* **How to complete this task**
Could you pull out every one of the records below and reproduce each line verbatim, with no changes?

* **Data to process**
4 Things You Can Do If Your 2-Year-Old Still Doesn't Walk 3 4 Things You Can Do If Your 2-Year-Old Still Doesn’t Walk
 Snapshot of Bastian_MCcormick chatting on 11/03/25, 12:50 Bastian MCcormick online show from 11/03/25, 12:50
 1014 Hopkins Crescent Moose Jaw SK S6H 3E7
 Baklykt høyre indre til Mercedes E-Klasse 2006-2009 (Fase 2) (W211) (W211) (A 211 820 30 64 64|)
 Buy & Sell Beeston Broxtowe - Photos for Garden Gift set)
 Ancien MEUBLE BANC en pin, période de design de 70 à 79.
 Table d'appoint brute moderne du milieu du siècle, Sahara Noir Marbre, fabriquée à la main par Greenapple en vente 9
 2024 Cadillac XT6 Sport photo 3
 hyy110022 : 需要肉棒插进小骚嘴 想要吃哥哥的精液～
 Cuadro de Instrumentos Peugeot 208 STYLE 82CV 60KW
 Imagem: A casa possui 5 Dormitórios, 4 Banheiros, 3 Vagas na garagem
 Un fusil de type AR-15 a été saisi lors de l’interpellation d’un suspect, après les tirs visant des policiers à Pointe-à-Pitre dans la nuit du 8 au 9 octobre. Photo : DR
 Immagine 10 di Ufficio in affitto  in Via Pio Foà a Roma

* **Exercise answer**
4 Things You Can Do If Your 2-Year-Old Still Doesn't Walk 3 4 Things You Can Do If Your 2-Year-Old Still Doesn’t Walk
 Snapshot of Bastian_MCcormick chatting on 11/03/25, 12:50 Bastian MCcormick online show from 11/03/25, 12:50
 1014 Hopkins Crescent Moose Jaw SK S6H 3E7
 Baklykt høyre indre til Mercedes E-Klasse 2006-2009 (Fase 2) (W211) (W211) (A 211 820 30 64 64|)
 Buy & Sell Beeston Broxtowe - Photos for Garden Gift set)
 Ancien MEUBLE BANC en pin, période de design de 70 à 79.
 Table d'appoint brute moderne du milieu du siècle, Sahara Noir Marbre, fabriquée à la main par Greenapple en vente 9
 2024 Cadillac XT6 Sport photo 3
 hyy110022 : 需要肉棒插进小骚嘴 想要吃哥哥的精液～
 Cuadro de Instrumentos Peugeot 208 STYLE 82CV 60KW
 Imagem: A casa possui 5 Dormitórios, 4 Banheiros, 3 Vagas na garagem
 Un fusil de type AR-15 a été saisi lors de l’interpellation d’un suspect, après les tirs visant des policiers à Pointe-à-Pitre dans la nuit du 8 au 9 octobre. Photo : DR
 Immagine 10 di Ufficio in affitto  in Via Pio Foà a Roma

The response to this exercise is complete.